### [Selection]

Paul and Neely reminisce about other players as well, including Jesse, who is in jail and will be for a long time to come. Jesse had signed with the University of Miami, which burned Rake. Rake liked to deliver his own players to colleges of his choice, and he had wanted Jesse to go to A&M. Neely remarks that Coach had wanted him to go to State, but he chose Tech because of a secret $50,000 signing bonus. He admits that as long as he kept winning games there were little envelopes in his mailbox of as much as $5000 in cash with notes of encouragement from anonymous alumni. Paul admits surprise that Neely took the money, but Neely justifies it by saying it was a part of every school in the NCAA.
Silo pulls in then and approaches them with the Messina strut in his walk. Neely thinks of it as a challenge to anyone to utter a careless word. They greet each other and sit three in a row across the bleachers. Neely tells Silo he now lives in the Orlando area and works in real estate. He is divorced with no kids while Silo has never married and has no children he knows of. He had stopped by Rake's house that afternoon and tells Neely and Paul that it's full of folks all sitting around waiting for Rake to die. He hadn't seen the coach, because the dying man didn't want anyone to see how he had become no more than a skeleton. This quiets all three of them, because they can't imagine their old Coach lying helpless in a bed in a dark room. He had always relished physical contact with his players, and he loved the violence of football and demanded it from every player. In thirty-four years, however, he had only ever struck two players off the field - one had been a hothead who had quit the team and instigated a fistfight; the other had been Neely Crenshaw himself, who had received a cheap shot in the face.
Then, Neely and Silo reminisce about the knee injury which ended Neely's football career. A player from A&M had deliberately gone for his knee in an out-of-bounds hit, and it was a career-ending injury. Neely accepts the blame, saying he should never have left the pocket, but no matter where the blame lies, the ultimate result never changed. The men decide to drink beer together and sit in the bleachers, because it seems like the place to be right then.

### [Written tasks]
1. Name every college or university mentioned in the summary about Neely, Paul, and Silo.
2. In the summary about Neely, Paul, and Silo, what line of work does Neely say he is in now?
3. Carry on the summary about Neely, Paul, and Silo from the point where it stops.

### [Extracted information]

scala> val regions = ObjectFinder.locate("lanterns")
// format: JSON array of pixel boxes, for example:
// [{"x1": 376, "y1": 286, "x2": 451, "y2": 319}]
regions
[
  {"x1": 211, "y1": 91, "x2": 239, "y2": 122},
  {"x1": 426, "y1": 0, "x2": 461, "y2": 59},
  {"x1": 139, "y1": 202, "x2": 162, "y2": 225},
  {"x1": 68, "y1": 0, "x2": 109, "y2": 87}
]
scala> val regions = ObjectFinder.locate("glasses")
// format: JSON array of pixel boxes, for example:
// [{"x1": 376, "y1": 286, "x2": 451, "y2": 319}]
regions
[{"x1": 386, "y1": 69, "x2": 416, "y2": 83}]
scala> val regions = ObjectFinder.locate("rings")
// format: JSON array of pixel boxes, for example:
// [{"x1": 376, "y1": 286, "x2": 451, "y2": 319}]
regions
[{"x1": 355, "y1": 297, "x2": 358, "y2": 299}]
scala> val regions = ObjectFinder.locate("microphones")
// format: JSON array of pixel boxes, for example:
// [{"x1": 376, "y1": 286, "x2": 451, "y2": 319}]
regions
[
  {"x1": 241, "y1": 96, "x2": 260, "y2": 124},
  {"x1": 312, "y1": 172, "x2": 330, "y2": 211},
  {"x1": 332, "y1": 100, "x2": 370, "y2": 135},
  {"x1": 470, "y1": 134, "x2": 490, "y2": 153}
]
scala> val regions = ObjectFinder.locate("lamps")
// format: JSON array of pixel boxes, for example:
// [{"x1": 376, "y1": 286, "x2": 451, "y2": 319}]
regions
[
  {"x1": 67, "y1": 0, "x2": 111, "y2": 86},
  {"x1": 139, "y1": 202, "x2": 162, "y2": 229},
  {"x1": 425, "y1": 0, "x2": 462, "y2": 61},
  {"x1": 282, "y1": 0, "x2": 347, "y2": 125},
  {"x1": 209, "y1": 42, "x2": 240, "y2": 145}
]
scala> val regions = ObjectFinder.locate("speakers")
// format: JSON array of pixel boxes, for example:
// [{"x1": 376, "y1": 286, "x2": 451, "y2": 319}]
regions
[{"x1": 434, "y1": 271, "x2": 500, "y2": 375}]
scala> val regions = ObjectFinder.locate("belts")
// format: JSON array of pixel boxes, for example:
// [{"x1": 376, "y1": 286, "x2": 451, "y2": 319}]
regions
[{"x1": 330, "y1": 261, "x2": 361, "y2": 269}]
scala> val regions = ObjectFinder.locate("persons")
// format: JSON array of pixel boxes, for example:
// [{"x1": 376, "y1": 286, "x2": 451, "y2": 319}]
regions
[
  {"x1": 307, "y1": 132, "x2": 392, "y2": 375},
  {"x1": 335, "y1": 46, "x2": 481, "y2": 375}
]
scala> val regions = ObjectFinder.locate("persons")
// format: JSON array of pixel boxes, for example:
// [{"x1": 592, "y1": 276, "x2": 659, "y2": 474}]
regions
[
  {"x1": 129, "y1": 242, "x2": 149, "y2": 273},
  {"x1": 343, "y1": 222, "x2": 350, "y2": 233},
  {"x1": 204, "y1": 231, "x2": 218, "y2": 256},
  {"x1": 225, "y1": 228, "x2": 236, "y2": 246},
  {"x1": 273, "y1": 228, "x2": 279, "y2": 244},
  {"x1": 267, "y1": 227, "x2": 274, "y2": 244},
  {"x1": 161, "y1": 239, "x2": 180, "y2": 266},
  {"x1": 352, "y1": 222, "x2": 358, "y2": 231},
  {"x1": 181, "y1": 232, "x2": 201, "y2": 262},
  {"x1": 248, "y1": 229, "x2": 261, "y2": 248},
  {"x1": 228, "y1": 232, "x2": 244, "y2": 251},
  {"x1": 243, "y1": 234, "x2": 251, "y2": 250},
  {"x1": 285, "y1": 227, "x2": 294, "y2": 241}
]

...

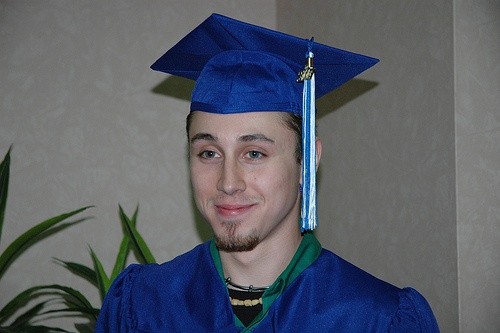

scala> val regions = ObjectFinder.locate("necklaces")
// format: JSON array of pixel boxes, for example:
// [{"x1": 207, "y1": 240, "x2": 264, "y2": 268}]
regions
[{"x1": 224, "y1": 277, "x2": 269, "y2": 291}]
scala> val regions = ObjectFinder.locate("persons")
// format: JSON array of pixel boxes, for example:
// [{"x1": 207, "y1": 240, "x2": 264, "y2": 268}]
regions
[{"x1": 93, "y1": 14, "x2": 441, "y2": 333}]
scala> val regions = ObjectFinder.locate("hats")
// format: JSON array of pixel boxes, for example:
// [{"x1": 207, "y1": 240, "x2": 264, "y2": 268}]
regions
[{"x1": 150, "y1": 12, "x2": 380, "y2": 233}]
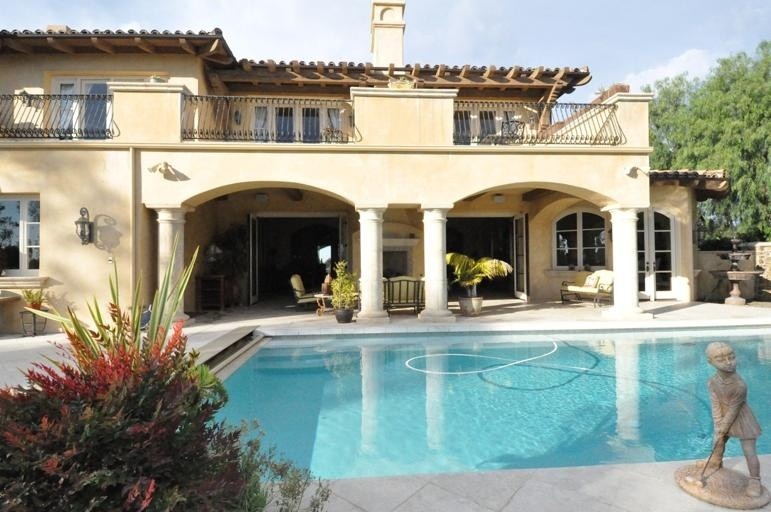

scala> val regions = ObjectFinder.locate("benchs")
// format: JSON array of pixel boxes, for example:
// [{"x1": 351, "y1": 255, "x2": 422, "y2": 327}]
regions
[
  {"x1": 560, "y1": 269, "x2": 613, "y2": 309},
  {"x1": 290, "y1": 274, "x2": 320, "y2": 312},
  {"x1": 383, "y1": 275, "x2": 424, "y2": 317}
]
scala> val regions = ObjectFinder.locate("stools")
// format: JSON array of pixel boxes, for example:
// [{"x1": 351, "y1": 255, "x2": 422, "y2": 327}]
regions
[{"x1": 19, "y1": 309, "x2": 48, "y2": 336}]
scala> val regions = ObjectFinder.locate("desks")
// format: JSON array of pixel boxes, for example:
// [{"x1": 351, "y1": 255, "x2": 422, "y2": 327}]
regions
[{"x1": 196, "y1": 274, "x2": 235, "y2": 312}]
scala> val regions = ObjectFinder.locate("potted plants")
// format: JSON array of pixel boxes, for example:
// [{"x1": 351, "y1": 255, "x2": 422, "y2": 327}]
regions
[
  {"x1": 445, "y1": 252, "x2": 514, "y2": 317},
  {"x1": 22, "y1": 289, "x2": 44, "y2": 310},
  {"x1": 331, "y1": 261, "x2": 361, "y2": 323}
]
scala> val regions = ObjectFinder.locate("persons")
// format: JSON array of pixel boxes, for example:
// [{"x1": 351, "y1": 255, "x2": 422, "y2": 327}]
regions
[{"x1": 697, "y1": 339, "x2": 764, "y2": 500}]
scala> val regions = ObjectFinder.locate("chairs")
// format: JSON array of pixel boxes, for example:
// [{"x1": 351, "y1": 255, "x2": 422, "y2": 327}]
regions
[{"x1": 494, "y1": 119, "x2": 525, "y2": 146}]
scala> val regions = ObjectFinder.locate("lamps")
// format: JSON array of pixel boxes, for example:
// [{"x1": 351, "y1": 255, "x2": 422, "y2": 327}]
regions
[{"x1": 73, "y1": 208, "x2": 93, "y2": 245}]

### [Results for the exercise]
1. University of Miami, A&M, State, Tech

2. He works in real estate in the Orlando area.

3.
The chapter then proceeds to explain The Spartan Marathon Run, the annual torture created by Rake to inaugurate each season. It was always held the first day of August practice at noon for maximum heat. The format was simple - a player would run until he dropped with twelve laps around the field as the minimum. If the player was unable to complete twelve laps, he got a second chance the next day, but if he failed again, he was unfit to be a Messina Spartan. Once a player quit or passed out after the twelfth lap, he was made to sit at midfield and bake under the sun until there was no one left standing. Over the years, this practice had led some athletes to pursue other sports or quit athletics altogether. However, the benefit of this practice was the superb condition of every Spartan. In his senior year, Neely completed 31 laps, but Paul completed 38 laps and won the race. Every Spartan after that knew Paul's number and the number of laps he ran. While he was at tech, but after his knee injury, Neely had met up with a coed from Messina in a bar. She told him there was a new record for the Marathon - a kid named Jaeger who had run 83 laps.
At that moment, coming up the bleachers is the aforementioned Spartan - Randy Jaeger. He is wearing his green game jersey and quickly recognizes Neely. His family owns a shopping center north of town. He establishes with Neely that he had been a senior the year Rake was fired, an event about which Neely had heard only brief details. Neely asks Jaeger what Rake had said when he completed the 83 laps. Jaeger laughs and says that in front of the team, he told Jaeger he should have done a hundred, but in the locker-room, he very quietly told him that it was a gutsy performance. Other players appear in the bleachers as well, some from the sixties like Blanchard Teague and Jon Couch. They were on the '68 team which was never scored upon.
All the men eventually congregate together when Silo returns with cases of beer. They talk quietly again until Neely notices Rabbit, a former teacher who had taught for eleven years at Messina High before anyone realized he'd never finished the 9th grade. Rake had intervened in the scandal and had Rabbit reassigned as the assistant athletic director. He drove the team bus, cleaned uniforms, maintained equipment, and supplied Rake with gossip. Now he turns on the field lights, which prompts Paul to note that he's been turning them on every night for a week. It's his version of a vigil, and when Rake dies, the lights will go out. Another memory they chuckle over concerns how Rabbit became crippled. During a game in 1981, for reasons no one would ever know, Rabbit had sprinted on the field to stop an opposing player named Lightning Lloyd from scoring. He tackled the guy and went airborne. He was taken off in an ambulance, and the officials awarded Lloyd a touchdown. As Rabbit was taken away, 10,000 fans stood and applauded him with respect. Rake then used the event to fire up his team, and they scored three touchdowns in the fourth quarter to win the game. At the annual football banquet ever after, Rake awarded a Rabbit Trophy for the Hit-of-the-Year.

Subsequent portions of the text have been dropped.